The capacitance of the mosfet gates that make up those controls (a digital pot could have a lot of gates) can add up. And they have very limited voltage range so the signal must be attenuated first. In theory maybe this stuff doesn't matter but I don't think I would use a chip amp that has this kind of digital stuff just to use the power amp part.

jdbakker said:
ioplex said:
But I bet if someone really tested all of these (with the digital inputs "off") and compared them, they would find one that actually performed really well.
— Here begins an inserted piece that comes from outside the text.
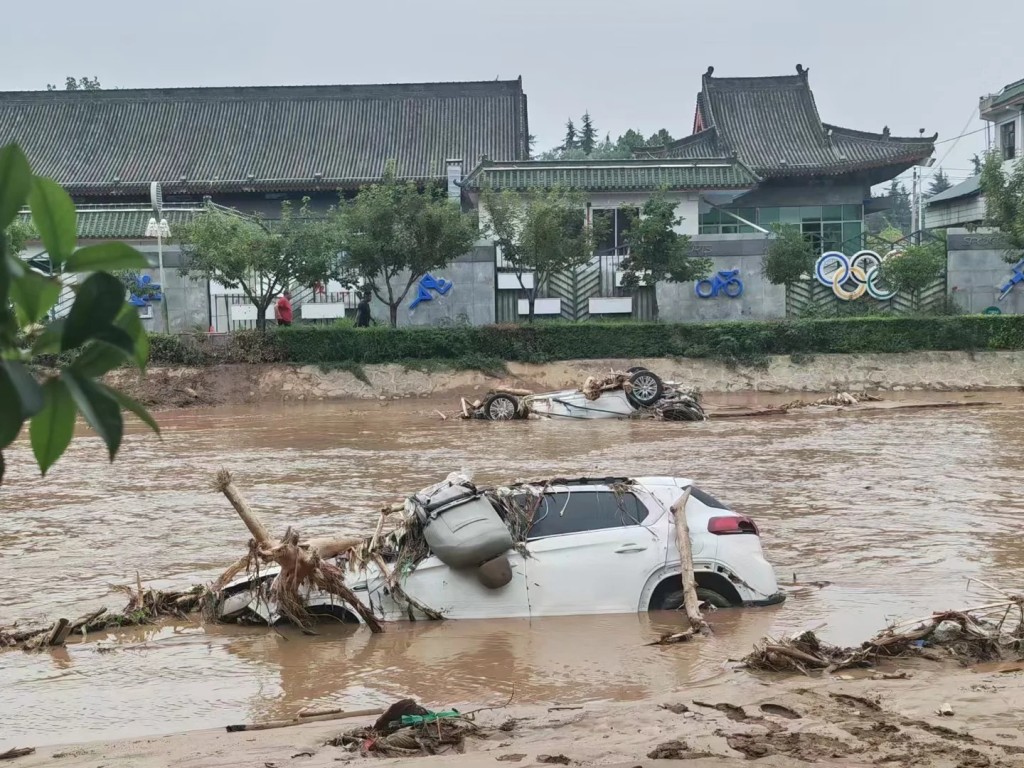 陝西寶雞暴雨已造成5死8失蹤。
In practice I bet they're quiet compared to the class AB chip amps (but probably not as quiet as a cold biased Sziklai buffer like the OP circuit.
Why would the circuit from the first post (you are the OP, right?) be quieter than most modern chip amps? (What is quiet here, nV/sqrt(Hz) or some other metric? What kind of noise performance do you really need, before it gets swamped by other stages?)

Please clarify,
Yes, wideband noise. Hiss. Created probably mostly by series resistance being amplified because a chip amp has a fixed gain of 50x. The OP circuit can be designed to have low gain (maybe unity) and a cold bias could act as a sort of noise gate (at the expense of crossover distortion of course). As for class D, I really don't know if they are actually quieter. I was just thinking that because they're so efficient, if the input signal is low, they're not going to put as much energy into the load compared to an AB which just amplifies the heck out of the input but strangles it at the same time using feedback. But again, I don't really know if or how D is different from AB wrt noise performance.

At any rate, I don't think I would use a class D chip amp that runs on 5 volts and has digital controls just to use the power amp part of it.

If there were a class D chip amp that same simple input / output / supply as op amp (minus the differential input since presumably the gain would have to be fixed) and it could efficiently put 3 watts into 8 ohms, that would actually be ideal.
 
I am with JD in not understanding your concerns but for audio-phile class D maybe look at Bruno Putzey's designs. I don't know if he makes anything as small as 3 W but they are adequately clean.

You may be investing too much concern about a simple buffer/driver.